Over the last two decades, "green criminology" has emerged as a unique area of study, bringing together criminologists and sociologists from a wide range of research backgrounds and varying theoretical orientations. It spans the micro to the macro—from individual-level environmental crimes and victimization to business/corporate violations and state transgressions. There have been few attempts, however, to explicitly or implicitly integrate cultural criminology into green criminology (or vice versa).
This book moves towards articulating a green cultural criminological perspective. Brisman and South examine existing overlapping research and offer a platform to support future excursions by green criminologists into cultural criminology’s concern with media images and representations, consumerism and consumption, and resistance. At the same time, they offer an invitation to cultural criminologists to adopt a green view of the consumption landscape and the growth (and depictions) of environmental harms.
Green Cultural Criminology is aimed at students, academics, criminologists, and sociologists with an interest in green criminology and cultural criminology: two of the most exciting new areas in criminology today.

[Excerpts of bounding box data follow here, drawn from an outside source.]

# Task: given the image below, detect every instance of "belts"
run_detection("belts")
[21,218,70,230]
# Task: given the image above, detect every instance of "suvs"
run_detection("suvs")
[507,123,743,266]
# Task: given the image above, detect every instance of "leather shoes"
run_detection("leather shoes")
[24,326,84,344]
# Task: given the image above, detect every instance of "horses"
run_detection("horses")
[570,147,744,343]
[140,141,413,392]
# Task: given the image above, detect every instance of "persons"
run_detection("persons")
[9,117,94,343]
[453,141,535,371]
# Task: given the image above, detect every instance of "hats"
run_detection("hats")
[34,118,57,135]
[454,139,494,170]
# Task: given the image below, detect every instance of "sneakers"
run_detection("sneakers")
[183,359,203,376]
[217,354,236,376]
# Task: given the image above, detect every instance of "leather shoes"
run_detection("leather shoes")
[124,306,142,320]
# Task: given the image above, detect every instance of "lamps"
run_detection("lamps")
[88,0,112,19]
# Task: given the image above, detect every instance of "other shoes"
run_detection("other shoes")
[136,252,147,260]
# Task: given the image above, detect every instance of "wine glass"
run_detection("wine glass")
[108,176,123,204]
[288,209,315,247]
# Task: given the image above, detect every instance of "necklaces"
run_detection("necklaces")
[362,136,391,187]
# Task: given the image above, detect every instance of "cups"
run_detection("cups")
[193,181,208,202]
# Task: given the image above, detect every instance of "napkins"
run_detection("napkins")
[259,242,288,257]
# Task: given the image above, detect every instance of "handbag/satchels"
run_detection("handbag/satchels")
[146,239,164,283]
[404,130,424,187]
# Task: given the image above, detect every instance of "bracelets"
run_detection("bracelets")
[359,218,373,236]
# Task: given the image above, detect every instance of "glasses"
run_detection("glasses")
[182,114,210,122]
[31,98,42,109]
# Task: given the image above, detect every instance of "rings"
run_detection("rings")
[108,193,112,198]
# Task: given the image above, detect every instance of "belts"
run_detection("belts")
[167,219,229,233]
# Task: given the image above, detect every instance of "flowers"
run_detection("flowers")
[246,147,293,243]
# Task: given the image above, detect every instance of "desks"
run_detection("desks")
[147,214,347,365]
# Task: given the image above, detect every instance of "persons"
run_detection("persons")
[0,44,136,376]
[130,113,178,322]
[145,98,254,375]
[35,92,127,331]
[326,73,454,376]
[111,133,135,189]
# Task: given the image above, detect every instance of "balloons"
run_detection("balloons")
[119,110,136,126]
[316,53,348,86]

'Charting criminology’s response to contemporary economic and ecological crises, Brisman and South show how rivulets of criminological analysis formed around issues of consumerism, waste, environmental harm, and environmental activism. As Brisman and South demonstrate, over the past two decades these rivulets have coalesced into two larger streams of critical thought: cultural criminology and green criminology. Now, with this brilliantly synthetic book, these two streams have themselves reached a confluence, and with it the river of innovation, insight and analysis that is green cultural criminology.' - Jeff Ferrell, Professor of Sociology, Texas Christian University, USA and Visiting Professor of Criminology, University of Kent, UK
'A brilliant and needed link between fields of criminology that contributes greatly to the understanding of the environment–culture nexus. Untangling the relationship between the environment and culture is essential to protecting the planet, and Brisman and South do so expertly, which will undoubtedly push the boundaries of both green and cultural criminology for years to come.' - Tanya Wyatt, Northumbria University, UK
'In Green Cultural Criminology, Avi Brisman and Nigel South integrate two of critical criminology’s most innovative developments in recent years: green criminology, with its focus on harms perpetrated against the environment and non-human species, and cultural criminology, with its focus on the role of the media and consumption in late modern society. The book invites green criminologists to integrate into their analysis the focal concerns of cultural criminology in order to better understand how environmental harms are mediated and constructed, while throwing down a challenge to cultural criminologists to "green" their discipline. Timely and challenging, this book pushes the borders of critical criminology in a unique way.' - Simon Hallsworth, Executive Dean, Faculty of Art Business and Applied Social Science, University Campus Suffolk, UK
'This book, written by world-leading experts, makes a substantial original contribution to green cultural criminology—a new and exciting multidisciplinary field of international scholarship. I commend this book to students, practitioners, academics, and policymakers with an interest in ecocide and eco-justice.' - Kerry Carrington, Head of School of Justice, Queensland University of Technology, Australia
In this important, creative book, Brisman (Eastern Kentucky Univ.) and South (Univ. of Essex, UK), two pioneers of green criminology and coeditors of the Routledge International Handbook of Green Criminology (2013), aim to merge green criminology and cultural criminology by emphasizing their numerous areas of overlapping content and critical political perspective. -P. Beirne, University of Southern Maine , Summing Up: Highly recommended, CHOICE Reviews, December 2014.
1. Introduction: greening criminology and connecting to the cultural 2. Overview of cultural criminology 3. A green field for cultural criminology 4. Constructions of Environmental Harm 5. Consumption, environment, health and happiness 6. Marketing and consuming nature and the natural: water, quarantine and infantilisation 7. Resistance to Environmental Harm 8. Conclusion and Future Directions.
Critical criminology has gone through a number of significant changes since its birth in the early 1970s. New Directions in Critical Criminology provides authoritative original essays on major contemporary issues of central concern to critical criminologists around the world. Each book examines new areas of empirical and theoretical inquiry, and sets out an agenda for innovative progressive ways of thinking critically about crime, law, and social control.
These books are specifically designed to be useful resources for undergraduate and post-graduate students, researchers, and policy makers.